Do employers need to give time off to attend caucuses?

I just read this article on the Iowa caucuses. Unlike an election where has a 12+ hour window to vote and the possibility of absentee ballots a caucus requires one to show up in person and devote an entire evening. Can employers really (legally) refuse to allow their employees time off to particpate? Jurors must be given time off everywhere, don’t they? It just seems so wrong? Does Iowa have even primaries for other offices or are all candidates chosed by caucus?

From your link:

The answer, it seems to me, is that we simply shouldn’t let it heavily influence anything.

Bill Clinton didn’t win Iowa, & he went on to two moderately successful (if occasionally embarrassing) terms.
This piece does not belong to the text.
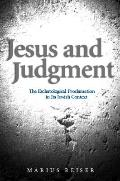 Jesus and Judgment The Eschatological Proclamation in Its Jewish Context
But frontrunner Howard Dean was given up on when he failed to mobilize caucus-goers. Maybe Dean just had a lot of young & working-class people in his corner, including retail workers?
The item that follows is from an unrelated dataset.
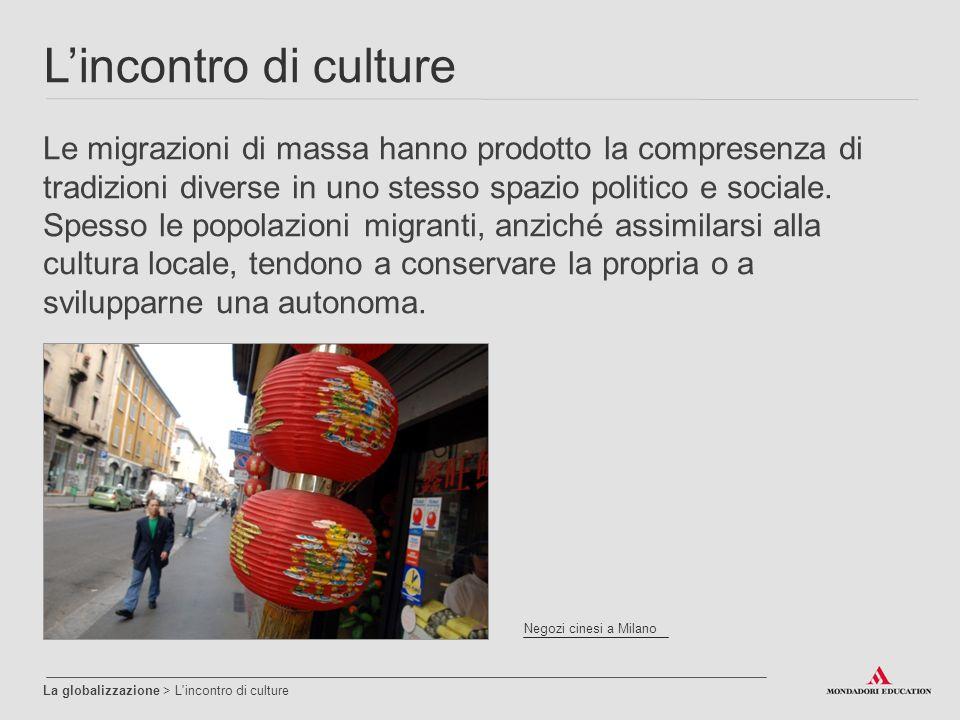 L'incontro di culture La globalizzazione > L incontro di culture Le migrazioni di massa hanno prodotto la compresenza di tradizioni diverse in uno stesso spazio politico e sociale.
I’m from Missouri, & I hate the level of credibility given to our Iowa-caucusing neighbors. There’s more to this country than a sea of cereal-grain fields, let alone the bunch of white retirees with disproportionate free time that run that little dog-and-pony show.

This all depends on state law. Minnesota, for example, seems to provide some rights to workers to attend caucuses.

http://www.revisor.leg.state.mn.us/bin/getpub.php?type=s&year=current&num=202A.19

The leave can be unpaid, which of course deters folks with low incomes from using it. On the other hand, requirements for leave of any type to be paid are extremely rare.